Although I think the game is great, I’ve yet to convince anybody else of it, and it’s sat on the shelf unplayed for a year or so now.
Stack market is a dexterity game that has a light business investment theme pasted on.
Essentially, players over a series of turns try to create the tallest stack of dice (wooden cubes with pips painted on to appear a bit like skyscraper windows), and how high that “building” gets determines how successful that company is and how much money you make from it.
Looks/sounds like fun to me, but haven’t gotten anybody to try it, possibly a little bit due to the business theme. Haven’t even bothered to open up the bag of cubes yet, and I’ve had it for a couple of years now.
In this game, players are on a space station on which a disaster of some sort happens causing them to have to make a run for it – but there is a shortage of space suits. Players compete to get that suit, having no problem with tripping each other up along the way in the process.
Have had it for years, never found anybody who had an interest in playing it – possibly because it’s another game where you can be “mean” to each other.
Survive is a game from the 80′s that is recently enjoying popularity again due to a very nice reprint edition that came out a couple of years ago. In this one, players are attempting to rescue people from an island that is slowly collapsing tile by tile, and the survivors attempt to make their ways to sounding safe islands without being attached by roaming sharks or sea monsters.
I seem to remember liking it when I was younger, would like to try it again. Haven’t convinced anyone to join me yet.
Wiz-War has had a cult following for decades, and was out of print for at least one of those decades if not longer. In this game that was one of the first to be dubbed a “beer and pretzels” game, players each play a wizard in a maze, who are trying to steal treasure chests from each other while going at each other with spells which are played from a hand of spell cards.
I seem to recall playing it once, a long, long time ago, and enjoying it.
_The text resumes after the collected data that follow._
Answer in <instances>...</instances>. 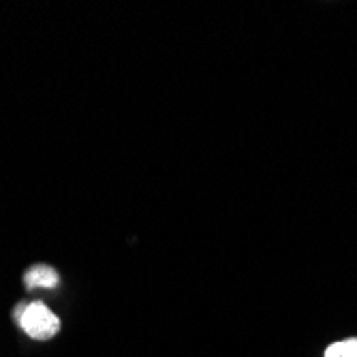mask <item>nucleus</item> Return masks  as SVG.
Wrapping results in <instances>:
<instances>
[{"label": "nucleus", "instance_id": "nucleus-3", "mask_svg": "<svg viewBox=\"0 0 357 357\" xmlns=\"http://www.w3.org/2000/svg\"><path fill=\"white\" fill-rule=\"evenodd\" d=\"M323 357H357V338H347L330 344Z\"/></svg>", "mask_w": 357, "mask_h": 357}, {"label": "nucleus", "instance_id": "nucleus-2", "mask_svg": "<svg viewBox=\"0 0 357 357\" xmlns=\"http://www.w3.org/2000/svg\"><path fill=\"white\" fill-rule=\"evenodd\" d=\"M58 280H60L58 272L50 266H43V264L28 268V272L24 274V284L30 291L32 289H54L58 284Z\"/></svg>", "mask_w": 357, "mask_h": 357}, {"label": "nucleus", "instance_id": "nucleus-1", "mask_svg": "<svg viewBox=\"0 0 357 357\" xmlns=\"http://www.w3.org/2000/svg\"><path fill=\"white\" fill-rule=\"evenodd\" d=\"M13 321L35 340H50L60 330V319L43 302L20 304L13 310Z\"/></svg>", "mask_w": 357, "mask_h": 357}]
</instances>
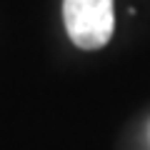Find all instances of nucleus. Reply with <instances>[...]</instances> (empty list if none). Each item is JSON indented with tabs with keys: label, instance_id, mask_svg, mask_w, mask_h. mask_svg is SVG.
<instances>
[{
	"label": "nucleus",
	"instance_id": "nucleus-1",
	"mask_svg": "<svg viewBox=\"0 0 150 150\" xmlns=\"http://www.w3.org/2000/svg\"><path fill=\"white\" fill-rule=\"evenodd\" d=\"M63 20L78 48L100 50L108 45L115 28L112 0H63Z\"/></svg>",
	"mask_w": 150,
	"mask_h": 150
}]
</instances>
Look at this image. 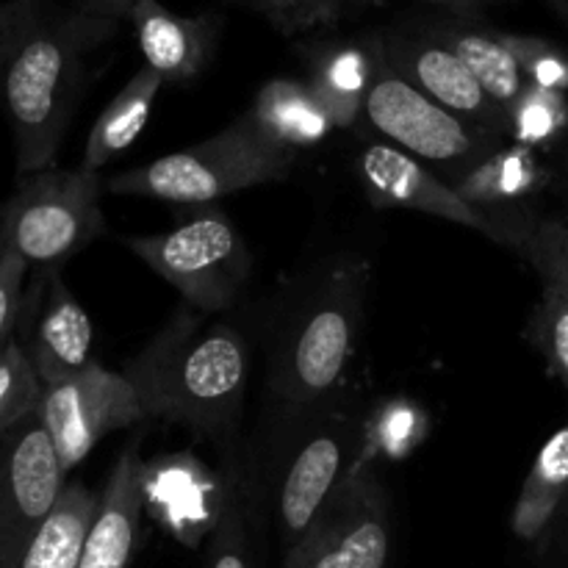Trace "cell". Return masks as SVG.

But it’s been well over a decade since this one has seen the table.
This is an older game that I actually picked up only a few months ago, though I’ve mentioned it a couple of times and have gotten no interested reactions.
Has some play that again seems a bit “Risk like,” but in this game players play adventurers racing to find a trio of treasures spread out across the board, while along the way having to fight off hoards of orcs, occasional dragon encounters, and random, sometimes good, sometimes bad, interference from a wizard.
It looks really neat, and I’m hoping I’ll actually get a chance to try it sometime.
This is one that I think may cause it’s own issues between the name and the “is this a kid’s game?” image on the box cover. However, it’s been described as essentially “Zoo Tycoon the board game” and is supposed to be quite good (the name comes from it using some of the mechanisms from a card game called Coloretto).
With this one I thought my wife might be interested due to the “cute animals” themeing, but no such luck. It’s been a dust collector on the shelf.